Extreme wind limits Mt. Bachelor operations
Mt. Bachelor opened Tuesday with limited operations, and many of its larger lifts will be shut down through Wednesday due to extreme winds and weather conditions. At 7 a.m., the ski area posted on its operations web page that forecast winds would that winds were forecast to blow throughout the day, with gusts over 100 mph on the northwest side.
Later Tuesday morning, Mt. Bachelor updated its conditions page to warn guests to drive cautiously up the mountain. This safety advisory comes after two were hospitalized in a crash along Century Drive involving a Toyota 4Runner and a CET bus headed down from Mt. Bachelor ski area.
Closures, delays due to snow
CET bus schedules are running normally, but delays are expected to the Mt. Bachelor service due to heavy traffic and winter road conditions.
The blizzard conditions did have an impact on schools throughout the city.

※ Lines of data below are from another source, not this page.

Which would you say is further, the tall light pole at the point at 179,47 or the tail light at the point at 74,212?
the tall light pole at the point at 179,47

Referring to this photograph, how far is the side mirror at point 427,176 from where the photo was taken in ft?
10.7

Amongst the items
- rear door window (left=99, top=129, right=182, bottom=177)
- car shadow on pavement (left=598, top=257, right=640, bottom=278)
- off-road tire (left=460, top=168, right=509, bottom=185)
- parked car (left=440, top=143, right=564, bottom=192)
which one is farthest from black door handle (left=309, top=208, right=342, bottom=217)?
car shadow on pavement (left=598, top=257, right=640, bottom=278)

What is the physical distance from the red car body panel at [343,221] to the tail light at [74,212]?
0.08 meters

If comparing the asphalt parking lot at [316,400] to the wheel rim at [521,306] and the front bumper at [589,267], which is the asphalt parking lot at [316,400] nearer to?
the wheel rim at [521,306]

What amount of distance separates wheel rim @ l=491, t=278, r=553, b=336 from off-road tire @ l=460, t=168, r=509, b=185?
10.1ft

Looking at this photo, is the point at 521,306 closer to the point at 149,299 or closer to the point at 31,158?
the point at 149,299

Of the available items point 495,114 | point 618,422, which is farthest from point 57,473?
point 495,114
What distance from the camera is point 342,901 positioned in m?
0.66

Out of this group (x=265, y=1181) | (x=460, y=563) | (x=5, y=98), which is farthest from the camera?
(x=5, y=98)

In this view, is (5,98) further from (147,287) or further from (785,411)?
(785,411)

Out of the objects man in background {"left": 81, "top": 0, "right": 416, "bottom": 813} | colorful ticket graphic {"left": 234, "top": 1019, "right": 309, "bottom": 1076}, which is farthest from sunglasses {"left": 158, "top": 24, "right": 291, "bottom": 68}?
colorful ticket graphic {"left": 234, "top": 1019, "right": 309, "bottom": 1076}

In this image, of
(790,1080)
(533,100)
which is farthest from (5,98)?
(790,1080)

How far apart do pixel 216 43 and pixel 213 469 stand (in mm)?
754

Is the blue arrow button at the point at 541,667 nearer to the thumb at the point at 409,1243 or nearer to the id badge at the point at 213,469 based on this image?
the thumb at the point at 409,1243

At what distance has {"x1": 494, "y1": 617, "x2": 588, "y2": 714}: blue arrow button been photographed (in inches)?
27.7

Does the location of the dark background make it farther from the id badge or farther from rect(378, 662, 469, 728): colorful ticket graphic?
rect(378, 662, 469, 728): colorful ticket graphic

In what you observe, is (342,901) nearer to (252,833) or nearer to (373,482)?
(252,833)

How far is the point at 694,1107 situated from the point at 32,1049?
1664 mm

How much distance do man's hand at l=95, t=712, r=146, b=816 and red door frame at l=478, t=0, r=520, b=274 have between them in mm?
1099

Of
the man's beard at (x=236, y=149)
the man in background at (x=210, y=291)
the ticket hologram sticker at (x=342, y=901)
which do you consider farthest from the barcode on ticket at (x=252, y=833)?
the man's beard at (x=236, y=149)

Central Oregon Community College announced Tuesday morning that remote and in-person classes were canceled due to extreme weather conditions. Another update is pending for Wednesday.
“The philosophy of Central Oregon Community College is that classes will be held except under extreme adverse conditions. We realize that there are times when road conditions on campus are acceptable, yet travel from some parts of the district may be inadvisable. We expect individual students to make whatever decisions are necessary for their own safety,” states the college’s inclement weather policy.
Oregon State University-Cascades issued a closure for 4 p.m., and Bend-La Pine schools operated normally throughout Tuesday.